START
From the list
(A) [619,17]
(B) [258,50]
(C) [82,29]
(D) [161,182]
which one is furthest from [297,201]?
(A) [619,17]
END
• [Work required] Please rewrite the records above, changing "furthest" to "farthest" and leaving everything else as it is.

• [Reply to the task]
From the list
(A) [619,17]
(B) [258,50]
(C) [82,29]
(D) [161,182]
which one is farthest from [297,201]?
(A) [619,17]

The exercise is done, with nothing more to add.